Something shifted inside him. Not outside. Inside. A quiet settling. Not peace, but close enough to notice. His breathing steadied, rising and falling in rhythm. He stayed like that longer than expected, doing nothing, thinking nothing, just existing.

The feeling passed.

Thoughts returned, slow at first. Core. The word surfaced again. Where it forms. He had seen them fight, the ones called powerful. He had broken them, watched them fall, watched them end. There had been nothing inside. No center. No structure. No core. His brows pulled slightly. Why. The question carried weight without urgency. If this world measured everything through that, then what had they been, what had he destroyed.

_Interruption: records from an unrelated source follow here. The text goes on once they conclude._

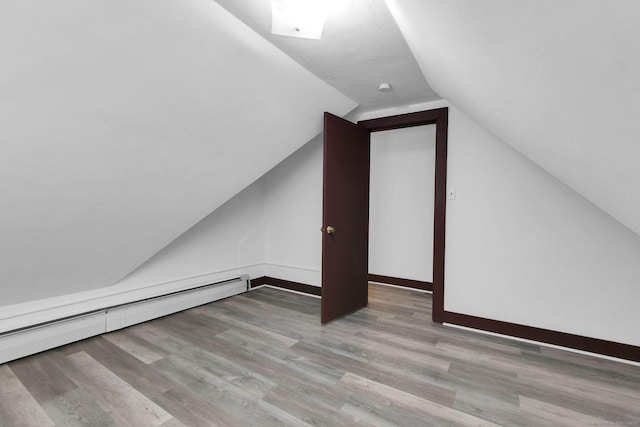 bonus room featuring a baseboard heating unit, baseboards, wood finished floors, and vaulted ceiling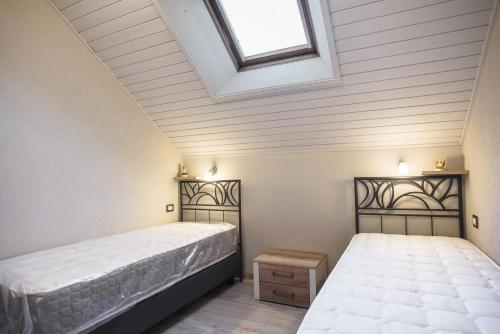 Un pat sau paturi într-o cameră la Cesa Civetta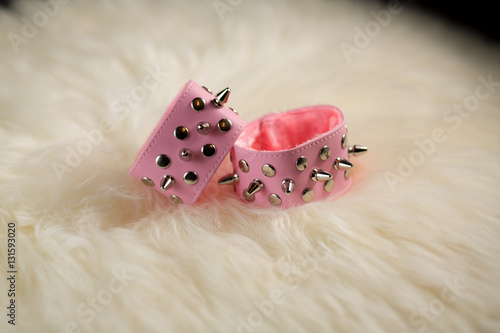pink handcuffs with thorns lie on a table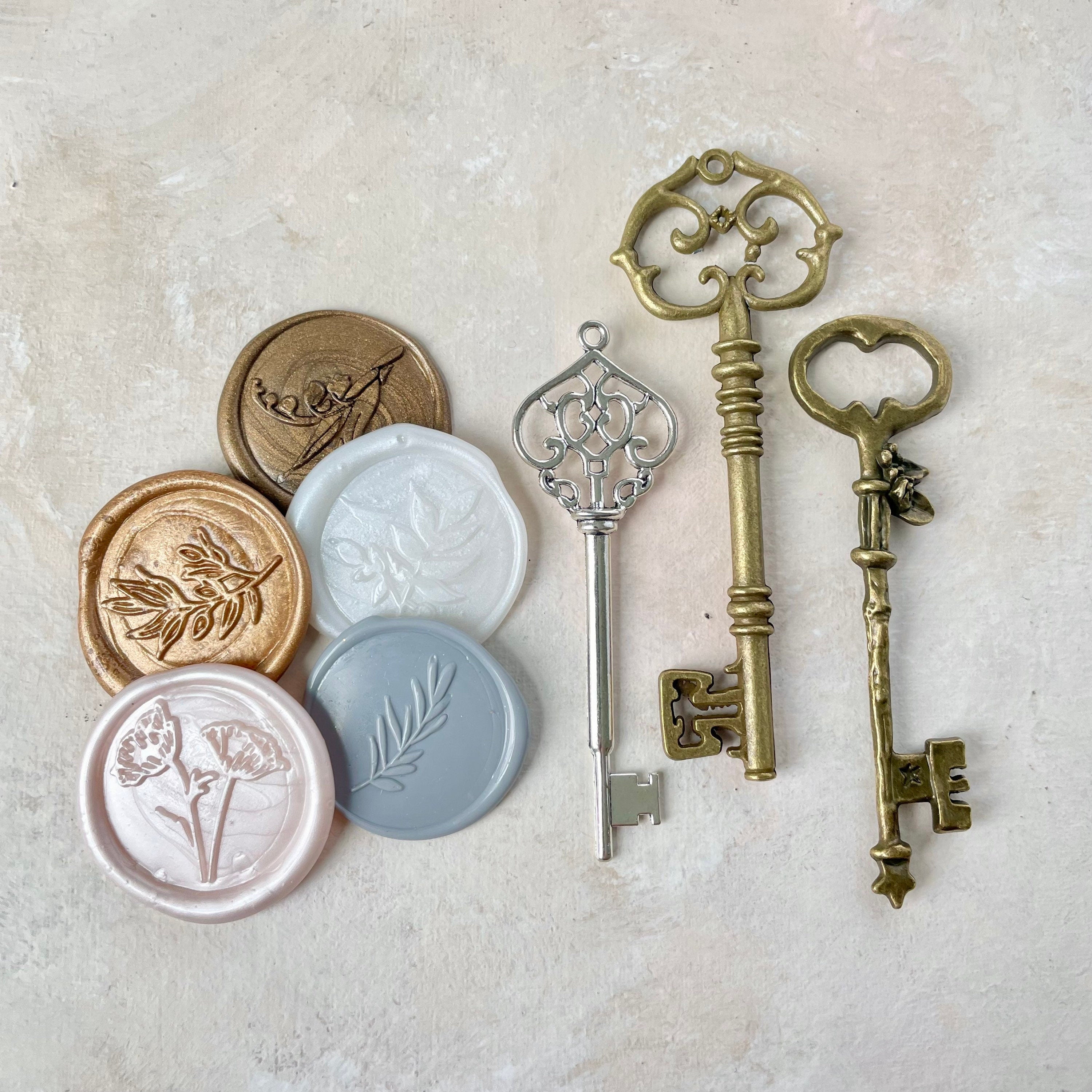 5 Classic Wax Seals, neutral color styled beside three vintage keys - flat lay props from Champagne & GRIT
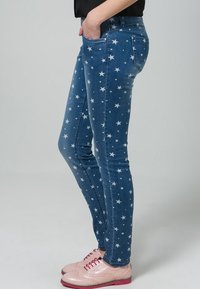 Jean en denim bleu ajusté avec un motif d'étoiles blanches, comportant cinq poches et une taille mi-haute. Assorti à des chaussures à lacets rose pâle.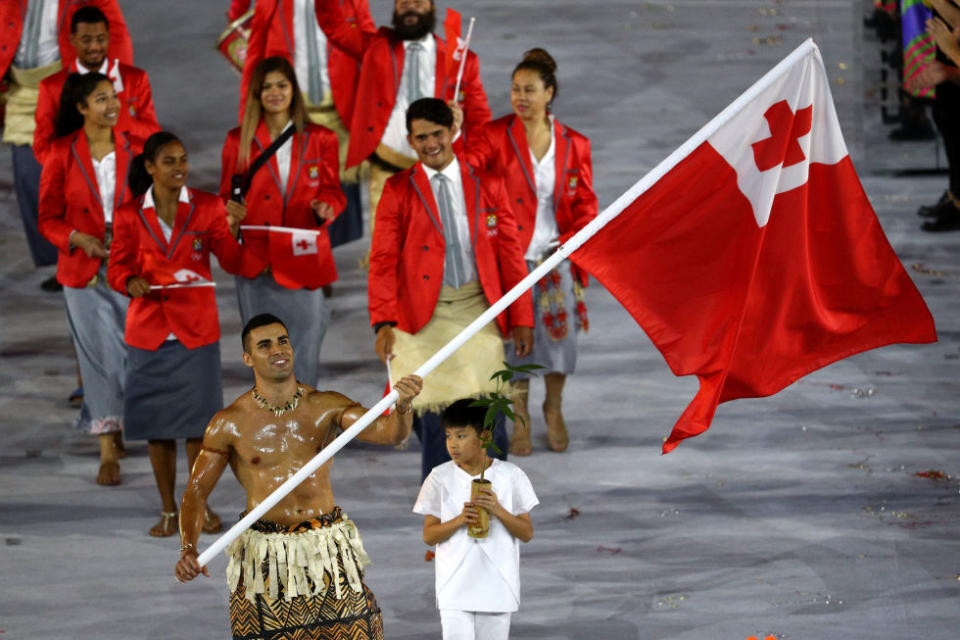 Pita Nikolas Aufatofua of Tonga bears his nation’s flag (and sets off the Internet swooning).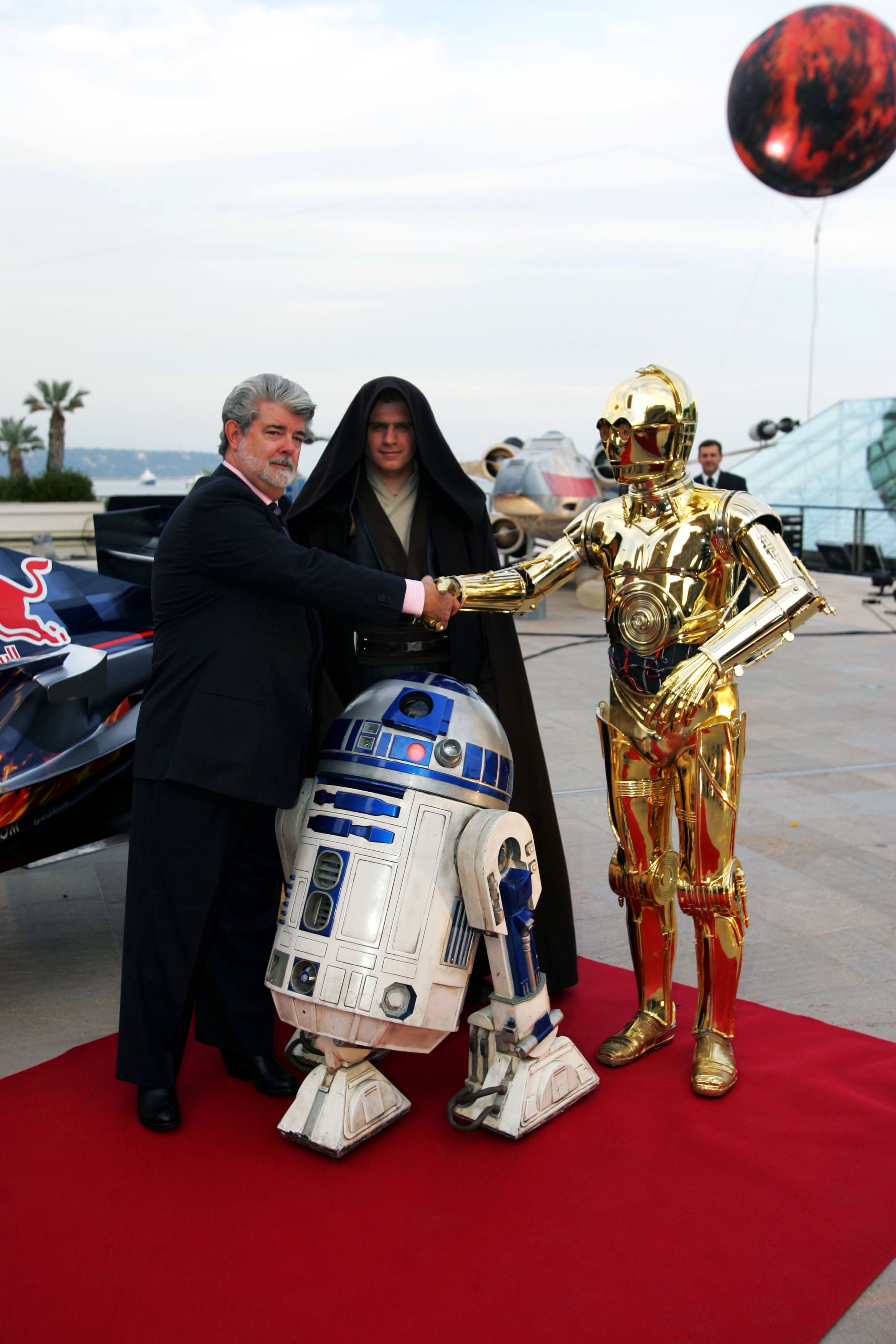 George Lucas poses with Star Wars characters on the red carpet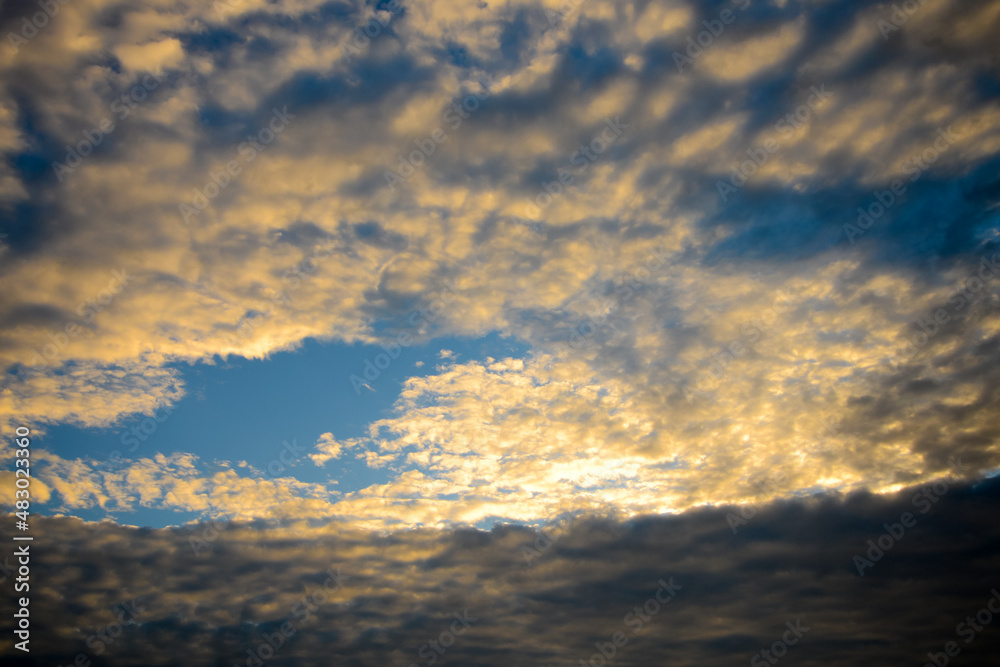 Fototapeta premium blue sky with golden fluffy clouds and sun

Another thought followed, quieter, closer. Why had he never had one. Even before this. Before the forest. Before this body. His fingers curled slightly against the bedding. He tried to remember that place clearly, not fragments, the truth. The others. Not as individuals. As something else. Connected. Not physically. Beneath that. Their existence had felt shared, not separate, as if none of them had been complete on their own.

Leylin's gaze stilled.

A thought formed. Slow. Careful.

Then it stopped.

He didn't follow it further.

The room remained quiet.

His eyes closed slowly, not from decision but from weight, everything settling at once. The body didn't resist. It gave in. Gradually. His breathing evened out, the tension easing without notice.

For the first time in almost seven hundred years, Leylin slept.